Parents received invitations to schools from harassed teachers, where they were informed that it was necessary to vote ahead of time. The teachers themselves supervised the voting. A teacher in Leninskiy Raion (Minsk) commented that she would lose 50% of her bonus if at least half of all the parents of children in her class did not vote (Komsomolskaya pravda v Belorussii, October 15). Evidently, a very large proportion of the electorate cast its vote in the advance poll rather than on October 17.

An observer from Azerbaijan revealed that, on the day of the election, portraits of Lukashenka were prominent in the polling stations and that Belarusian Television constantly played reels demanding that voters support the referendum motion, without any reference whatsoever to the possibility of a “No” vote.

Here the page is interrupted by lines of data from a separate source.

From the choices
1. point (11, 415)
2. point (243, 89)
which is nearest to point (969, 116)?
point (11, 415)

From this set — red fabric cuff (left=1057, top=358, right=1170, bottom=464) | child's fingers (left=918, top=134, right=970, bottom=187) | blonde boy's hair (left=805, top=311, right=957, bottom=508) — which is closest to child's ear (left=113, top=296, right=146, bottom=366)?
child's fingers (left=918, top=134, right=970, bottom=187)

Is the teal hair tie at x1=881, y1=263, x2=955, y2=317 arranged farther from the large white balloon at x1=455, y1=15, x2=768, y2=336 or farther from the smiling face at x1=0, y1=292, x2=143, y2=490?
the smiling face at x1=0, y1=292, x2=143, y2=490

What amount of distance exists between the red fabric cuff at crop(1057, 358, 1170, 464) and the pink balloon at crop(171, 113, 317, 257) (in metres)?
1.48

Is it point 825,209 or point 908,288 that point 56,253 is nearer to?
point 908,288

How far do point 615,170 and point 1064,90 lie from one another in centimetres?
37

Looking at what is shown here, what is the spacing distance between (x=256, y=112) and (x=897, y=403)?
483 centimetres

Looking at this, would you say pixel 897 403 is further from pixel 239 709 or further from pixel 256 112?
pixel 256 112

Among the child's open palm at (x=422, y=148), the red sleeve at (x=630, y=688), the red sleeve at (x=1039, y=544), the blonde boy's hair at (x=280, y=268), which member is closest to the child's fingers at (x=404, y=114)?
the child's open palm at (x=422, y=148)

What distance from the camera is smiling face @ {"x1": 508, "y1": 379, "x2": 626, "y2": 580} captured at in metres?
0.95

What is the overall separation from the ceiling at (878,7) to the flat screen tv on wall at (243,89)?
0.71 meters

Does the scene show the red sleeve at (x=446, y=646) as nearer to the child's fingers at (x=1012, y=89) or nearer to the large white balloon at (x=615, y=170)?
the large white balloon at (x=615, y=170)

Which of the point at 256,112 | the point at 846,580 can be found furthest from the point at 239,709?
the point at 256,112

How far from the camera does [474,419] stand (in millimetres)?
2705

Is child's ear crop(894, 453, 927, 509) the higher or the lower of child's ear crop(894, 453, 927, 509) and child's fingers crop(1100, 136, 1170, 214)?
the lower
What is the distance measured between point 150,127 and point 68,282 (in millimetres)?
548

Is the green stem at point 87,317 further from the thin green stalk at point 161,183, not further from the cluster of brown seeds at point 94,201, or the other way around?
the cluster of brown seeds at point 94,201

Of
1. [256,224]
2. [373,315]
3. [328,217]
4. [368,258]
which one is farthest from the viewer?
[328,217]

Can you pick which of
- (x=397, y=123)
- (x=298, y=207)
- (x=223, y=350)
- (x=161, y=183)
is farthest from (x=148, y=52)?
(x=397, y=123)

The Chairman of the United Civic Party, Anatol Lyabedzka, visited Polling Station 4 in Minsk and noted that elderly citizens who came to the station to vote early were given ballot papers on which a “Yes” vote was already marked (Charter 97, October 17).

Belarusian Television constantly denounced opposition leaders during the campaign. It commented, for example, that Andrey Sannikou, who heads the Charter 97 agency, is a close associate of Zbigniew Brzezinski and that his patrons had assigned him the same role as his “friends and colleagues” Mikheil Saakashvili of Georgia and Viktor Yushchenko in Ukraine. “But there will be no revolution in Belarus” (Belarusian Television, October 9).

The OSCE in Europe, which refused to monitor the referendum, issued strong criticism of the election campaign for “unrestrained bias and unregulated intrusion into polling stations.” An estimated 5,000 people took part in a public protest in October Square the day after the election, led by the youth movement Zubr, the Young Front, and the European Coalition “Free Belarus.” Outside the Palace of the Republic, speakers announced a new era of resistance to the Lukashenka regime and demanded the release of political prisoners (Charter 97, October 18).

The national and international consternation (only the CIS and Russia have declared the results fair and “transparent”) over the improbable results of the referendum overshadowed the parliamentary election campaign, the official results of which will be finalized only on October 22. Not a single opposition figure won a seat in the new parliament, with 107 deputies out of 110 now elected. Forty-seven served in the previous assembly.

Of the 107 deputies, only 12 are representatives of political parties: eight from the Communist Party, three from the Agrarian Party, and one Liberal-Democrat. Two districts will hold a second round of voting on October 31, and in one — Hrodna District 52 — there is to be a repeat election as neither candidate could muster sufficient votes (Sovetskaya Belorussiya, October 19).

Opposition candidates in the parliamentary election were for the most part refused registration beforehand on various pretexts, after the president made it clear that he preferred a parliament without their presence.

The referendum, however, was more critical for the future of the country. The results appear highly inflated in the president’s favor. Lukashenka can now prepare for the 2006 election, having once again amended the constitution, but having convinced few people that he has a genuine mandate.